A ship floats across the sea. My view shakes and rocks, as I open my eyes. We’ve arrived in Barcelona on an overnight sleeper train. I sit in bed, watching the Mediterranean, and see the train platforms fleet by, quickly, then slowing, slowing, to a stop. I hop down from my bunk, and open the door without my shirt on. I’m in the train’s hallway, and through the bright light, I see a man on the platform with a briefcase in hand. I shut the door hastily. I turn towards my sleeping roommates and ask, “There isn’t a time change to Barcelona is there?”; I was worried we would miss our stop and go onto another Spanish town further on. They replied, that “no,” there was not a time change. I sat in bed for another hour until an attendant comes by and wakes us all for our soon arrival. We pack our bags and I eat a donut we saved from the night before. I’m try to remain calm, but stress eats slowly at me as the space is tight and we must get off immediately as the train stops.
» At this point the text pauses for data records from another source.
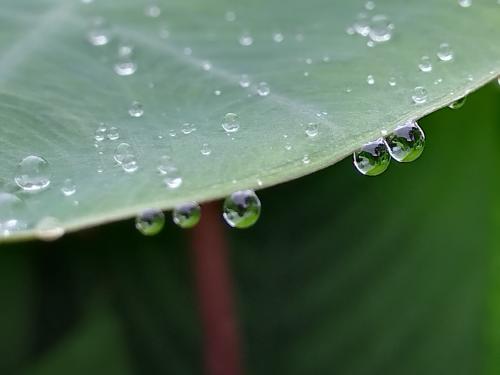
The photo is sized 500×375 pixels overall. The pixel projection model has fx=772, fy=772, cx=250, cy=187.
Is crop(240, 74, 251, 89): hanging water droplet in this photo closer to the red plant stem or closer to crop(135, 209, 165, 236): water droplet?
crop(135, 209, 165, 236): water droplet

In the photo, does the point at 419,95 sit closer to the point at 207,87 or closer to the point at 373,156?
the point at 373,156

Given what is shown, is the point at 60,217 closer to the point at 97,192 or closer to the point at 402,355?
the point at 97,192

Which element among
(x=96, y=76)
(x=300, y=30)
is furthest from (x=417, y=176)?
(x=96, y=76)

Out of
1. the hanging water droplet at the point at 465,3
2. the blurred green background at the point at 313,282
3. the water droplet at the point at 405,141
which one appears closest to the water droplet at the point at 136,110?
the water droplet at the point at 405,141

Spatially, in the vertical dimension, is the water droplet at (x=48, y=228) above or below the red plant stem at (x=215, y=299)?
above

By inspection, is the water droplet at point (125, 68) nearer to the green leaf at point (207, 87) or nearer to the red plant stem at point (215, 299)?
the green leaf at point (207, 87)

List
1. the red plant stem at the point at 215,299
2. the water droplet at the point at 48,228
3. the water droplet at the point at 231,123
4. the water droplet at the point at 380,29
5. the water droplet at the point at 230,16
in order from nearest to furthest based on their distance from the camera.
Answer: the water droplet at the point at 48,228
the water droplet at the point at 231,123
the water droplet at the point at 380,29
the water droplet at the point at 230,16
the red plant stem at the point at 215,299

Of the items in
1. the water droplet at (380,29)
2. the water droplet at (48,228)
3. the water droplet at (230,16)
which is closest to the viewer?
the water droplet at (48,228)
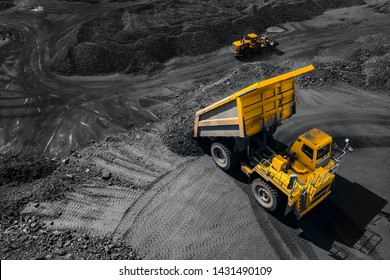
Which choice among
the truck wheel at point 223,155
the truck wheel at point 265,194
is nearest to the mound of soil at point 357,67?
the truck wheel at point 223,155

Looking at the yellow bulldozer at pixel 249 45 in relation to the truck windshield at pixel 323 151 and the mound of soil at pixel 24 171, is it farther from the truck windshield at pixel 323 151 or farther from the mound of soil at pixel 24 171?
the mound of soil at pixel 24 171

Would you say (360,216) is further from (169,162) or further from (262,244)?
(169,162)

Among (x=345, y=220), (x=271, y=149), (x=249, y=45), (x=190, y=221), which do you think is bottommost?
(x=345, y=220)

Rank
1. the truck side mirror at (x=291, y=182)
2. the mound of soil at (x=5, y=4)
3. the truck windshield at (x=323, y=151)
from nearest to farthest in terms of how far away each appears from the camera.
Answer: the truck side mirror at (x=291, y=182) < the truck windshield at (x=323, y=151) < the mound of soil at (x=5, y=4)

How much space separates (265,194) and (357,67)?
12451 mm

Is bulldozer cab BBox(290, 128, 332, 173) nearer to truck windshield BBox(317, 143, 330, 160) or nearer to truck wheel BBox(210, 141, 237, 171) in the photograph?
truck windshield BBox(317, 143, 330, 160)

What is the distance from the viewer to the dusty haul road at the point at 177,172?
1051 centimetres

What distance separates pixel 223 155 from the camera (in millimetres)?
12625

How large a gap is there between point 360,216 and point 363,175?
2.22 metres

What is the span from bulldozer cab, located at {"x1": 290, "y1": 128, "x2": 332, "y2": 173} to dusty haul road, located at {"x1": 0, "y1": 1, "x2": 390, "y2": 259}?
1952 millimetres

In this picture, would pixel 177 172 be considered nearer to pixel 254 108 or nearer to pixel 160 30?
pixel 254 108

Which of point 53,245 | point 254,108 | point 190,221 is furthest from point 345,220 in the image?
point 53,245

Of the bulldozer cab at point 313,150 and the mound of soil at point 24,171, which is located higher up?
the bulldozer cab at point 313,150

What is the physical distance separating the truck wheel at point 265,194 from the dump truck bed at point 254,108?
5.86ft
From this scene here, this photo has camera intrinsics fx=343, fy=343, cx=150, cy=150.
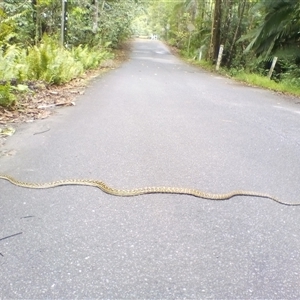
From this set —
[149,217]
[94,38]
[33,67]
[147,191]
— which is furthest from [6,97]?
[94,38]

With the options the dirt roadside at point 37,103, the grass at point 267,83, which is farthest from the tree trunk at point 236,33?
the dirt roadside at point 37,103

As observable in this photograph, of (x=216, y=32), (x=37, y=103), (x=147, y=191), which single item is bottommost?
(x=37, y=103)

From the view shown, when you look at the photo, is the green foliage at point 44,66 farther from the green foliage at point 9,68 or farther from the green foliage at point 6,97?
the green foliage at point 6,97

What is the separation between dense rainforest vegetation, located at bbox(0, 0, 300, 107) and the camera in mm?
8859

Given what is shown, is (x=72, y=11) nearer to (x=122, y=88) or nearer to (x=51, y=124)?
(x=122, y=88)

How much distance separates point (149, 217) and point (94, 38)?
59.2 ft

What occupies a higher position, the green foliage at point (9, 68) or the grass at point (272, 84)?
the green foliage at point (9, 68)

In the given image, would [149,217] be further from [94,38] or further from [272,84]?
[94,38]

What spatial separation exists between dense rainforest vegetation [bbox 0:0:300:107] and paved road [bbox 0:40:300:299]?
2845 millimetres

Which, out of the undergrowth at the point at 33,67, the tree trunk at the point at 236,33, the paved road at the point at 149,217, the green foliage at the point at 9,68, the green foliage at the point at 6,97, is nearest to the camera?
the paved road at the point at 149,217

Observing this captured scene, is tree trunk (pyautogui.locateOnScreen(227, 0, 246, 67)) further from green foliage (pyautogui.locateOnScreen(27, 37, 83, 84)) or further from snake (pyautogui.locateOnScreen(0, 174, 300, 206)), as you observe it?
snake (pyautogui.locateOnScreen(0, 174, 300, 206))

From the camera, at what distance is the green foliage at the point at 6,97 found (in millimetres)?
6125

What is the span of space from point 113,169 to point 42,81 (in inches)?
218

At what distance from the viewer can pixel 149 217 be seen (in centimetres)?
300
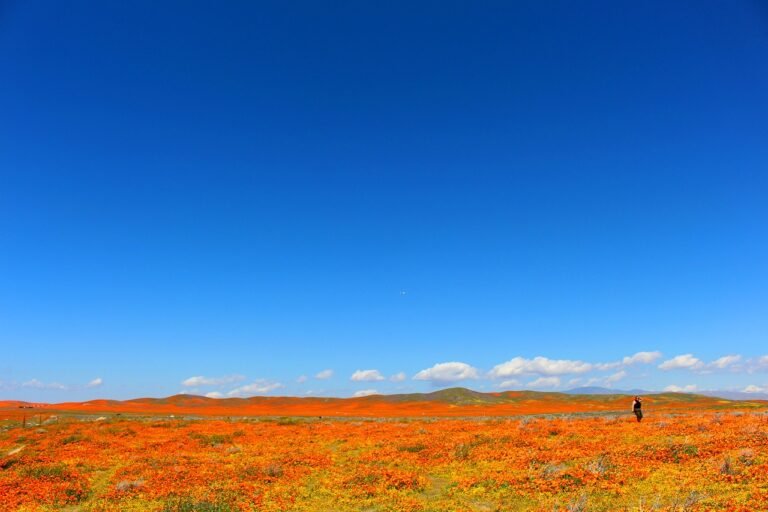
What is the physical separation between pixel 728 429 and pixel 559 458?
11.8 metres

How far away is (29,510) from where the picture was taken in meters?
15.8

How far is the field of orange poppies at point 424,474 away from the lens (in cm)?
1414

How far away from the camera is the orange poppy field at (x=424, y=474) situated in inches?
556

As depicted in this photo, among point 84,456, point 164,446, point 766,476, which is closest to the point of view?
point 766,476

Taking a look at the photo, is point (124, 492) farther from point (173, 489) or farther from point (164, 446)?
point (164, 446)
Picked up by our tour guide outside of the train station, we continue for a tour of Barcelona. Little did I know, it is one of the great cultural centers of the world. It’s a place of art, architecture, and life, with a great contribution being played by the Olympics in 1992. The Olympic village has transformed their water front, tearing down old blocks to make way for new hotels and apartments. The city is divided by the “Diagonal,” a street running diagonally throughout the city. Its beaches are some of the cleanest in Europe for such a large city. It is home to the second most markets and the second most sculptures in the world; runner-up only to Calcutta and Rome. One of the most interesting streets is the “Ramblas,” an approximately 80 foot wide street. It has a side walk, one lane of traffic, one area for food/newspaper stands/a row of trees, a large center pedestrian aisle, and again, food/newspaper, trees, traffic , and a sidewalk. A very successful street indeed. Unlike many of the small streets of most medieval city planning, such a design could easily be incorporated into Evansville, or other Indiana towns, as the streets are plenty wide and would permit such a design. The “Ramblas,” however, is not only successful because of its architecture, but also because of its economic condition; many of the hotels along the streets remain inexpensive for visitors, thus ensuring that the “Ramblas” remains alive and attractive for people in Barcelona.
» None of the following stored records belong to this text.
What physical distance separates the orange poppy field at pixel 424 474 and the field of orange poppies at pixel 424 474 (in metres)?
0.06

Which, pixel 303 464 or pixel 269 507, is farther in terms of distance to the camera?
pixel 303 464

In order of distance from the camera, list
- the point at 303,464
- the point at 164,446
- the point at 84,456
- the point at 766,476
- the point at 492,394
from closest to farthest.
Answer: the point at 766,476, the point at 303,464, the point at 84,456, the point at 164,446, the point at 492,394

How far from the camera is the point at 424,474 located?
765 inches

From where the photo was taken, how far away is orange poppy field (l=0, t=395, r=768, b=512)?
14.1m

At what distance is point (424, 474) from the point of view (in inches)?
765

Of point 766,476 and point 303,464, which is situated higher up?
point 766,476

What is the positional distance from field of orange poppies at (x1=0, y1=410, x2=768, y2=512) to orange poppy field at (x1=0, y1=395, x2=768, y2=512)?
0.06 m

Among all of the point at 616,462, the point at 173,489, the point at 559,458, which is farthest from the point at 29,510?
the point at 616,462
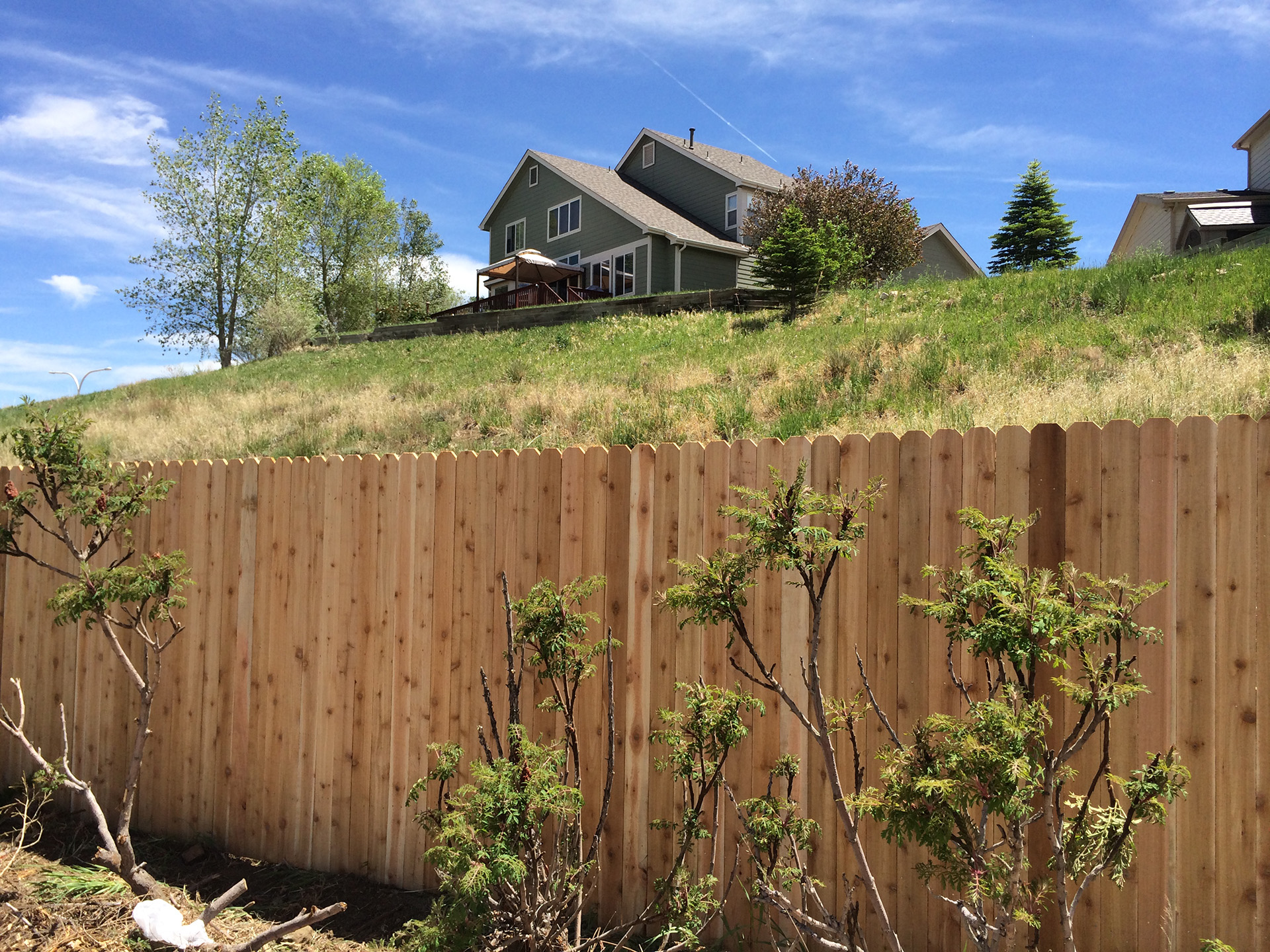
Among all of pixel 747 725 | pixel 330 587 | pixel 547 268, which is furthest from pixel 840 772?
pixel 547 268

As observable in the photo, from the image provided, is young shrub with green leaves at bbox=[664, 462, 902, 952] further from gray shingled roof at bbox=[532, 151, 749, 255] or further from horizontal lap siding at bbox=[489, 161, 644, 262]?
horizontal lap siding at bbox=[489, 161, 644, 262]

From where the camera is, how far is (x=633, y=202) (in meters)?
27.8

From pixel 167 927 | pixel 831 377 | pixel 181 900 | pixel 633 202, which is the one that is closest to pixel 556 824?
pixel 167 927

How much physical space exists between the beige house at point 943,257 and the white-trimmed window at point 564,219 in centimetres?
1147

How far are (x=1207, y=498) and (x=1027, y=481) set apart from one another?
54 cm

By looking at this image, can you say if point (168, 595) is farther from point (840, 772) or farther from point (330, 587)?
point (840, 772)

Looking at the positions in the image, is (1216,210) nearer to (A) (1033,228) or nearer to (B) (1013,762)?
(A) (1033,228)

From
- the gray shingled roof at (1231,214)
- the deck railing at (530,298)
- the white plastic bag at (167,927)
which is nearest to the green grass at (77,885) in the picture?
the white plastic bag at (167,927)

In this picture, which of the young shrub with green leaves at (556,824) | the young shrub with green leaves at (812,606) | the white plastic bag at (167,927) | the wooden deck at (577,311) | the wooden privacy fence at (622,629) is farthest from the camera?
the wooden deck at (577,311)

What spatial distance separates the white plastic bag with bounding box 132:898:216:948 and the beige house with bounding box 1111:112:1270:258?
1988 centimetres

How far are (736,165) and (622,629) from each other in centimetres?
2734

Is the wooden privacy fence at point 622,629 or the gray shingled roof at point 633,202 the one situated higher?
the gray shingled roof at point 633,202

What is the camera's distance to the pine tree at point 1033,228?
107ft

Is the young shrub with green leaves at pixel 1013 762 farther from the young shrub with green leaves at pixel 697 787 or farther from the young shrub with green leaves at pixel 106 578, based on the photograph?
the young shrub with green leaves at pixel 106 578
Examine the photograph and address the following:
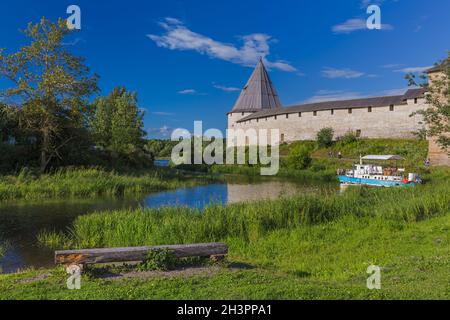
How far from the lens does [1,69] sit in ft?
70.7

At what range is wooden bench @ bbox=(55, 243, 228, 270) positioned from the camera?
18.8ft

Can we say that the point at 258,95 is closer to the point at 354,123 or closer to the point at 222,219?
the point at 354,123

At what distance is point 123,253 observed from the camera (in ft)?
19.6

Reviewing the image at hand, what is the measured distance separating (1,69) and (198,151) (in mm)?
30275

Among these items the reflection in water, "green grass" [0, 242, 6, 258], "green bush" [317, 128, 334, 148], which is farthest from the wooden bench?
"green bush" [317, 128, 334, 148]

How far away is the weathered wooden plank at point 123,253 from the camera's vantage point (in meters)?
5.72

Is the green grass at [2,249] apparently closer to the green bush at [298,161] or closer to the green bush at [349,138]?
the green bush at [298,161]

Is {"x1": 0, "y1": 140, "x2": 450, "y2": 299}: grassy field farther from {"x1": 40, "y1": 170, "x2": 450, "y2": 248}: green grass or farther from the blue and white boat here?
the blue and white boat

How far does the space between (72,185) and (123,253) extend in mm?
14229

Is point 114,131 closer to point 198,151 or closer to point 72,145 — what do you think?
point 72,145

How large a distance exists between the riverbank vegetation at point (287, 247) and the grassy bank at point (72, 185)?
7.97 m

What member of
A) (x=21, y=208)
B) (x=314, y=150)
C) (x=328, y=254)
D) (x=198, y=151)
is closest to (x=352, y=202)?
(x=328, y=254)

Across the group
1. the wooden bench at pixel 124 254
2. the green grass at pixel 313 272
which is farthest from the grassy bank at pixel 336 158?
the wooden bench at pixel 124 254

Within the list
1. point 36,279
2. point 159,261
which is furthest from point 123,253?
point 36,279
As we walked through the streets of Barcelona, our tour guide, Joseph, said, “Gaudi is Barcelona. Barcelona is Gaudi.” Antonio Gaudi, architect of Sagrada Familia and Casa Mila, created architecture for Barcelona, giving it a style and identity to the port city. In great contrast, popular architects today create architecture in many different cities and continents; they have unique styles, but these do not necessarily reflect a city or geographic region. In Barcelona, architects often claim themselves as “with Gaudi.” Those that don’t openly say such a thing, a still indeed with Gaudi, as Gaudi is the “architecture of Barcelona” and the two cannot be separated.

We are doing well here! I’m going to check my email and hope my grad school application recommendations are finished. Thanks for following and I’ll keep you posted! I had to buy the internet at the hotel and its approximately four US dollars! Buenos Noches!